To 50 ml centrifuge tubes, field-moist soil was added to give the equivalent of 2 g d.wt. (ascertained by drying a subsample of the field-moist soil in advance) and then double-distilled deionized water added to give a 2 cm layer of standing water on top of the soil. The closed tubes were wrapped in aluminium foil and placed in an incubator for 14 days with a 28 °C daytime (16H) and 25 °C night-time (8 h) cycle.
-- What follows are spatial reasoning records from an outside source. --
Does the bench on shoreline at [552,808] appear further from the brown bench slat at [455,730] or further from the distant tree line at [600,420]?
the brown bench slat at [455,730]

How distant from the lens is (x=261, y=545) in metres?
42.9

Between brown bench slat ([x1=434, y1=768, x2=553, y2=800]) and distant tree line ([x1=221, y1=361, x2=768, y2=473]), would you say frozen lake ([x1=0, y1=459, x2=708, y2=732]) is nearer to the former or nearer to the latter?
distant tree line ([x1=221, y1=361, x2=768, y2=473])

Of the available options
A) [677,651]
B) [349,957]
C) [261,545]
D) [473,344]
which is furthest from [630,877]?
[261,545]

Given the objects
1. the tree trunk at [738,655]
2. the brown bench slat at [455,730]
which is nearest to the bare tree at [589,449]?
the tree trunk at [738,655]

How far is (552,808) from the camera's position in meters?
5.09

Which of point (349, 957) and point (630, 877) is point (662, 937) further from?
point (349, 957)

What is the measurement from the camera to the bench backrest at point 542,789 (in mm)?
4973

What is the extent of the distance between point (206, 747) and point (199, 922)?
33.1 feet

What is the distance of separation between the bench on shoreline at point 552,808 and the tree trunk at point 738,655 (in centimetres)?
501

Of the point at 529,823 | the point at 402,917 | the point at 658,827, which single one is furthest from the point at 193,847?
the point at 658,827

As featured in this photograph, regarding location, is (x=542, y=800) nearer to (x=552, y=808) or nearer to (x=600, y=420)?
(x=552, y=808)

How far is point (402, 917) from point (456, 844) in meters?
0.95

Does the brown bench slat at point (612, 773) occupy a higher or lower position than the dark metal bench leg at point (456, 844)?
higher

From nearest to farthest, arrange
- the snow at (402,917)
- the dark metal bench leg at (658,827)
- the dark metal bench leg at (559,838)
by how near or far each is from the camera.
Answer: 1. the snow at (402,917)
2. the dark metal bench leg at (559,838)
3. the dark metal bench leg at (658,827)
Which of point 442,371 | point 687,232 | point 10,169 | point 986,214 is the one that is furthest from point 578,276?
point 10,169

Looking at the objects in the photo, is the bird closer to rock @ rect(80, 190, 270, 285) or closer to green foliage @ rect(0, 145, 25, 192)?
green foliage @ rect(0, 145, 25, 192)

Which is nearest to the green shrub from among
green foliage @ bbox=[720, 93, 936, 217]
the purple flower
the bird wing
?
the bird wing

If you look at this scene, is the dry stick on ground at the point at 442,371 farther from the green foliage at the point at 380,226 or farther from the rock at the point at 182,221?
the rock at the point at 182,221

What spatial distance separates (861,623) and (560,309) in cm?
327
On harvesting tubes were first manually shaken and then centrifuged (Sorval Legend RT at 4600 rpm) for 20 min. On termination of centrifugation a subsample of the water layer was decanted into a separate 15 ml centrifuge tube and then immediately frozen at -20 °C until further analysis. On another porewater subsample, -log [hydrogen ion] (pH) and oxidation reduction potential (Eh) of porewaters were measured using a calibrated pH meter, pHenomenal PH 1000 H (VWR International, UK) directly following centrifugation. And for a further subsample for subsequent Total Organic Carbon (TOC) determination, 5 ml per sample was transferred to weighed sterile 15 ml falcon tubes and 50 µl 69% Analar grade HNO3 (Merck, Sigma-Aldrich, USA) was added before analysis using a LOTIX (USA) TOC analyser.

Porewater ICP-MS Analysis

To determine As speciation of porewaters, 0.5 ml of each pore water sample was diluted ten-fold by adding 4.5 ml of 1% HNO3 (v/v), made from 69% HNO3. Then, to 700 µl of the diluted porewater 7 µl of Prolabo Analar Normapur hydrogen peroxide, 30% (Prolabo, UK), was pipetted and mixed thoroughly. Samples were then run with standards prepared from a 100 µg/L DMA stock solution. A Thermo Dionex IC5000 Ion Chromatograph system, fitted with a Dionex IonPac AS7 RFIC analytical column (2 × 250 mm) and a Dionex AG7 guard column, was used to separate As species iAs, DMA, monomethylarsonic acid (MMA), trimethylarsenic oxide (TMAO) and tetramethyarsonium (TETRA). Authentic standards were run for all species. The mobile phase A contained 20 mM ammonium carbonate in deionised water and the mobile phase B contained 200 mM ammonium carbonate in deionised water. The flow rate for the run was 0.3 ml/min using the following gradient programme: 100% mobile phase A when time = 0 min, followed by a linear change to 100% mobile phase B when time = 10 min and finally followed by a linear change to 100% mobile phase A when time = 10.5 min, followed by 2 min equilibration, total analysis time 12.5 min. The ICP-MS (Thermo Scientific iCap Q) operating conditions were: Forward RF power- 1550W; Nebuliser gas flow- ~ 1 L/min, nebuliser sample flow rate- ~ 0.35 ml/min. Helium (He) was used as a collision gas at a flow rate of 4.5 ml/min, and the sole element measured was As at a mass of 75. Total elemental analysis of porewater was conducted on the same sample preparation used for As speciation, but with 5 µl of rhodium (Rh) internal standard (Fluka Analytical, Sigma-Aldrich, USA) added. ICP-MS (Thermo Scientific iCap Q) was calibrated with ‘Multi-Element 2’ (SPEX CLMS-2 Multi-Element Solution 2, matrix: 5% HNO3) and ‘Multi-Element 4’ (SPEX CLMS-4 Multi-Element Solution 4, matrix: water/Tr-HF) standards.

Plant and Soil Analysis

For As speciation of grain and straw, 10 ml of 1% Arsitar HNO3 was added to ~ 100 mg of material, accurately weighed and microwave digested using a CEM Mars 6 1800W (USA). After microwaving the digestate was centrifuged at 3500 rpm for 15 min, and then diluted to 10 ml with 1% HNO3. As speciation was then conducted on the diluted digestate using the same procedures as for porewaters. Three replicates of 100 mg certified reference material (CRM), rice flour NIST SRM 1568b, certified for As speciation, were run with each batch, and a reagent blank, with 40 samples in total per batch.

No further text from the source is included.